Can Large Language Models Predict Plant Gene Functions Accurately?

New Delhi, June 1 (NationPress) Large language models (LLMs), when trained on extensive plant genomic data, can accurately predict gene functions and regulatory elements, researchers revealed on Sunday.

By utilizing the structural similarities between genomic sequences and natural language, these AI-driven models can interpret complex genetic data, providing breakthrough insights into plant biology.

This development shows potential for speeding up crop enhancement, improving biodiversity conservation, and reinforcing food security amidst global challenges, as noted in the study published in the Tropical Plants journal.

Historically, plant genomics has struggled with the complexities of expansive datasets, often hindered by the limitations of traditional machine learning models and a lack of annotated data.

While LLMs have transformed areas like natural language processing, their use in plant genomics has been in its infancy.

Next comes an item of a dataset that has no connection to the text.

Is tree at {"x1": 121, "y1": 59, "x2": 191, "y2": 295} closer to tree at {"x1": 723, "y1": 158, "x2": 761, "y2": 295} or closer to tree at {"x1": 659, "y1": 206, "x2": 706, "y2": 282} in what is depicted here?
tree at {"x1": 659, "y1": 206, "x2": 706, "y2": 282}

The main challenge has been modifying these models to understand the distinct "language" of plant genomes, which significantly differs from human linguistic structures.

This study examined the capabilities of LLMs in plant genomics.

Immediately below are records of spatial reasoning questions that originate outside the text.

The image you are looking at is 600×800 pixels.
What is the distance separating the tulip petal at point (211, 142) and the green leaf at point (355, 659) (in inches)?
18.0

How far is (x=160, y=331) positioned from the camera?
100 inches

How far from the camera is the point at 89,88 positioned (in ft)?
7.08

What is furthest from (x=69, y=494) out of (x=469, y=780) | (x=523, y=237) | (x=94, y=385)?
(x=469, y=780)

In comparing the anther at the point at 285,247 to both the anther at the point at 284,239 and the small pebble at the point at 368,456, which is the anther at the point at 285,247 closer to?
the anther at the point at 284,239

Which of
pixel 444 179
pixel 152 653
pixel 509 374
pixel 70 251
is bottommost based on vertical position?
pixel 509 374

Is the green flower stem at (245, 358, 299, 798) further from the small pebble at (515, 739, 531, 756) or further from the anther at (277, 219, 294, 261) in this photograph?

By paralleling the structures found in natural language and genomic sequences, the research illustrates how LLMs can be trained to comprehend and predict gene functions, regulatory elements, and expression patterns in plants.

The study discusses various LLM architectures, including encoder-only models like DNABERT, decoder-only models such as DNAGPT, and encoder-decoder models like ENBED.

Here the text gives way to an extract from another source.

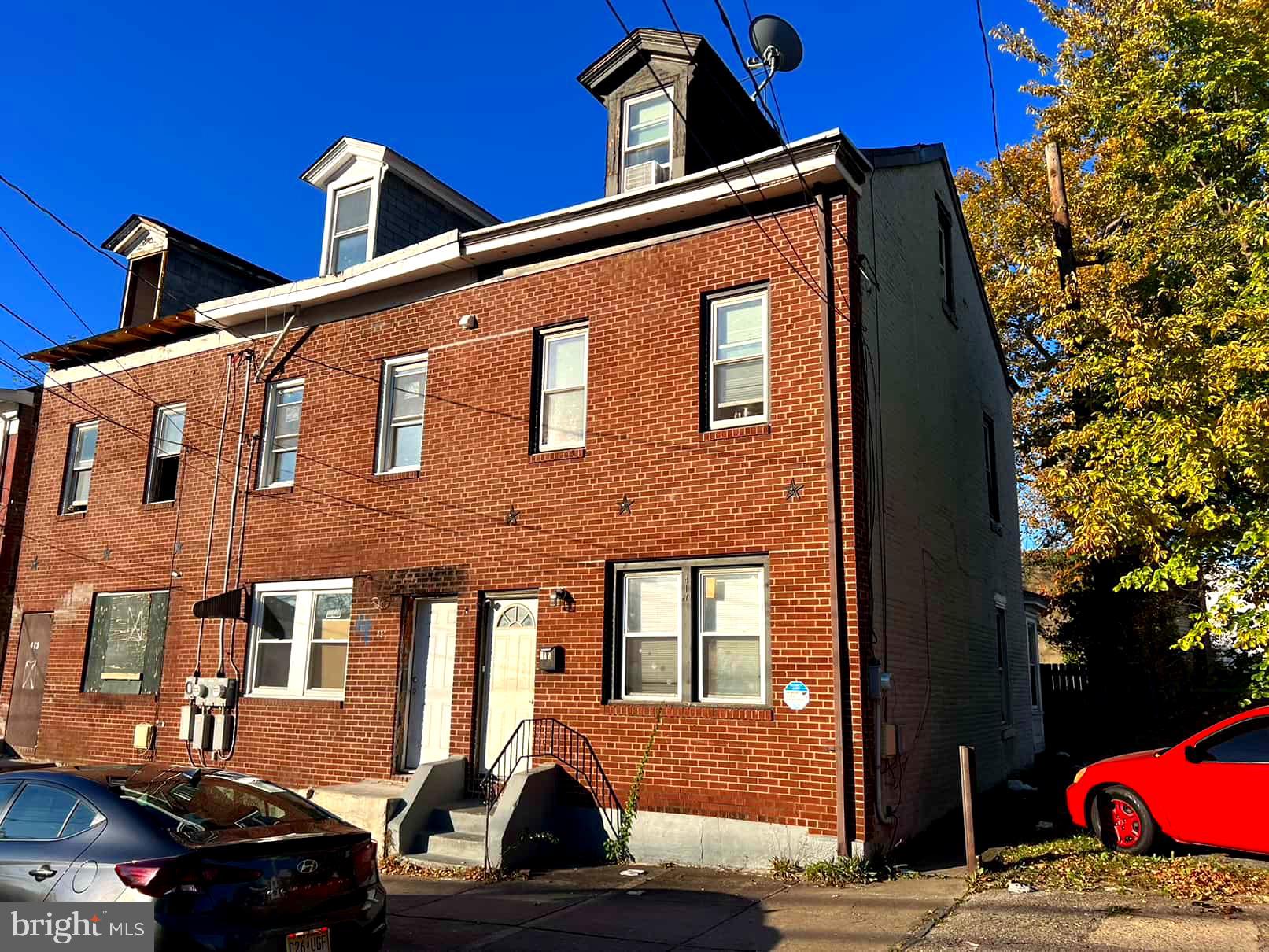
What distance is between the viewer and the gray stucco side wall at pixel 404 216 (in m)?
14.6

The research team employed a strategy involving pre-training LLMs on extensive datasets of plant genomic sequences, followed by fine-tuning with specific annotated data to increase accuracy.

By treating DNA sequences like linguistic sentences, the models could uncover patterns and connections within the genetic code.

These models have demonstrated potential in tasks such as promoter prediction, enhancer identification, and gene expression analysis. Notably, plant-specific models like AgroNT and FloraBERT have been created, showing enhanced performance in annotating plant genomes and forecasting tissue-specific gene expression.

However, the study also highlights that most existing LLMs are trained on animal or microbial data, which frequently lacks comprehensive genomic annotations, showcasing the adaptability and strength of LLMs across various plant species.

In conclusion, this research emphasizes the vast potential of integrating artificial intelligence, particularly large language models, into plant genomics studies. The research was conducted by Meiling Zou, Haiwei Chai, and Zhiqiang Xia’s team from Hainan University.